-- Given data follows --

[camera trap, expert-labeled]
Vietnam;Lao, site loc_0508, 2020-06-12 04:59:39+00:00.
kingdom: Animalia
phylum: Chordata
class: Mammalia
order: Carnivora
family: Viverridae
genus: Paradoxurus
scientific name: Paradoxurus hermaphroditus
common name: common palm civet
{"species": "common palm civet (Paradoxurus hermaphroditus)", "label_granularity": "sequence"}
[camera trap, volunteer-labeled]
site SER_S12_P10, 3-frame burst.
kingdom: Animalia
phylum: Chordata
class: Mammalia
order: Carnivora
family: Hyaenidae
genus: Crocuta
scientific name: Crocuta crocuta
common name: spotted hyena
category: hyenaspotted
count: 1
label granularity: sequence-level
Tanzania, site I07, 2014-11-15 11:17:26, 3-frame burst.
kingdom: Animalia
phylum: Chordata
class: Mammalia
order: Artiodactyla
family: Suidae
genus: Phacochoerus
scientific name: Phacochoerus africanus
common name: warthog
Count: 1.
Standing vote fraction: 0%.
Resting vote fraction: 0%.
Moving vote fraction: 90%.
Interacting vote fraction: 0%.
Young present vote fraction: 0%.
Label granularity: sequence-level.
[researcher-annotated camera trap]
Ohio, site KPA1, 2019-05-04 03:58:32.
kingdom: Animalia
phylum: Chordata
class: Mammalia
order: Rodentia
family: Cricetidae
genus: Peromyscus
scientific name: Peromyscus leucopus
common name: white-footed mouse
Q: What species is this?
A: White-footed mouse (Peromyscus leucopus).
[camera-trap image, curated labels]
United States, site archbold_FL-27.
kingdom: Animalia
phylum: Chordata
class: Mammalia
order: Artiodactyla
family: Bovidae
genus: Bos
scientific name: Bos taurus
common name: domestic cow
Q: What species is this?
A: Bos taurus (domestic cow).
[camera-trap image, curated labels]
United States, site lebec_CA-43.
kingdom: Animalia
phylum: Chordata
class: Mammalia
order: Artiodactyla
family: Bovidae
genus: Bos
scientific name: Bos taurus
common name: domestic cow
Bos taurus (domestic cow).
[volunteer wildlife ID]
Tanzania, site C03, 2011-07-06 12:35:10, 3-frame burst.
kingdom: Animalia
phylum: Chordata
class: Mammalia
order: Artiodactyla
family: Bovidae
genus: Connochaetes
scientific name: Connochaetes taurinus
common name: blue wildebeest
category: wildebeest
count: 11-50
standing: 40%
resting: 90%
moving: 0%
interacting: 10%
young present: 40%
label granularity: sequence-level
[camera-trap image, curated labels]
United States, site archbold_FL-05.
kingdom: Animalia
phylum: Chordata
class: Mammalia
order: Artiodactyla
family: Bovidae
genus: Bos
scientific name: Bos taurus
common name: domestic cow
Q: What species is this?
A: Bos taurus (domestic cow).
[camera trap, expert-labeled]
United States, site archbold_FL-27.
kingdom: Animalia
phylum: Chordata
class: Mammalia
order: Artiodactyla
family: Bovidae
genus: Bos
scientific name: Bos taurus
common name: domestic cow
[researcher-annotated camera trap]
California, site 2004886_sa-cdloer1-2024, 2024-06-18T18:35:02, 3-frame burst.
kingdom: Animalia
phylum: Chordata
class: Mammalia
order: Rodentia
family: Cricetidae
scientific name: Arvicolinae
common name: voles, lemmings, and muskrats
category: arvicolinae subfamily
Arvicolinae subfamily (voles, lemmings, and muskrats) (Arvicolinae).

-- Given data concluded --

Activity. Repeat the full set of records above character for character.

Written solution.
[camera trap, expert-labeled]
Vietnam;Lao, site loc_0508, 2020-06-12 04:59:39+00:00.
kingdom: Animalia
phylum: Chordata
class: Mammalia
order: Carnivora
family: Viverridae
genus: Paradoxurus
scientific name: Paradoxurus hermaphroditus
common name: common palm civet
{"species": "common palm civet (Paradoxurus hermaphroditus)", "label_granularity": "sequence"}
[camera trap, volunteer-labeled]
site SER_S12_P10, 3-frame burst.
kingdom: Animalia
phylum: Chordata
class: Mammalia
order: Carnivora
family: Hyaenidae
genus: Crocuta
scientific name: Crocuta crocuta
common name: spotted hyena
category: hyenaspotted
count: 1
label granularity: sequence-level
Tanzania, site I07, 2014-11-15 11:17:26, 3-frame burst.
kingdom: Animalia
phylum: Chordata
class: Mammalia
order: Artiodactyla
family: Suidae
genus: Phacochoerus
scientific name: Phacochoerus africanus
common name: warthog
Count: 1.
Standing vote fraction: 0%.
Resting vote fraction: 0%.
Moving vote fraction: 90%.
Interacting vote fraction: 0%.
Young present vote fraction: 0%.
Label granularity: sequence-level.
[researcher-annotated camera trap]
Ohio, site KPA1, 2019-05-04 03:58:32.
kingdom: Animalia
phylum: Chordata
class: Mammalia
order: Rodentia
family: Cricetidae
genus: Peromyscus
scientific name: Peromyscus leucopus
common name: white-footed mouse
Q: What species is this?
A: White-footed mouse (Peromyscus leucopus).
[camera-trap image, curated labels]
United States, site archbold_FL-27.
kingdom: Animalia
phylum: Chordata
class: Mammalia
order: Artiodactyla
family: Bovidae
genus: Bos
scientific name: Bos taurus
common name: domestic cow
Q: What species is this?
A: Bos taurus (domestic cow).
[camera-trap image, curated labels]
United States, site lebec_CA-43.
kingdom: Animalia
phylum: Chordata
class: Mammalia
order: Artiodactyla
family: Bovidae
genus: Bos
scientific name: Bos taurus
common name: domestic cow
Bos taurus (domestic cow).
[volunteer wildlife ID]
Tanzania, site C03, 2011-07-06 12:35:10, 3-frame burst.
kingdom: Animalia
phylum: Chordata
class: Mammalia
order: Artiodactyla
family: Bovidae
genus: Connochaetes
scientific name: Connochaetes taurinus
common name: blue wildebeest
category: wildebeest
count: 11-50
standing: 40%
resting: 90%
moving: 0%
interacting: 10%
young present: 40%
label granularity: sequence-level
[camera-trap image, curated labels]
United States, site archbold_FL-05.
kingdom: Animalia
phylum: Chordata
class: Mammalia
order: Artiodactyla
family: Bovidae
genus: Bos
scientific name: Bos taurus
common name: domestic cow
Q: What species is this?
A: Bos taurus (domestic cow).
[camera trap, expert-labeled]
United States, site archbold_FL-27.
kingdom: Animalia
phylum: Chordata
class: Mammalia
order: Artiodactyla
family: Bovidae
genus: Bos
scientific name: Bos taurus
common name: domestic cow
[researcher-annotated camera trap]
California, site 2004886_sa-cdloer1-2024, 2024-06-18T18:35:02, 3-frame burst.
kingdom: Animalia
phylum: Chordata
class: Mammalia
order: Rodentia
family: Cricetidae
scientific name: Arvicolinae
common name: voles, lemmings, and muskrats
category: arvicolinae subfamily
Arvicolinae subfamily (voles, lemmings, and muskrats) (Arvicolinae).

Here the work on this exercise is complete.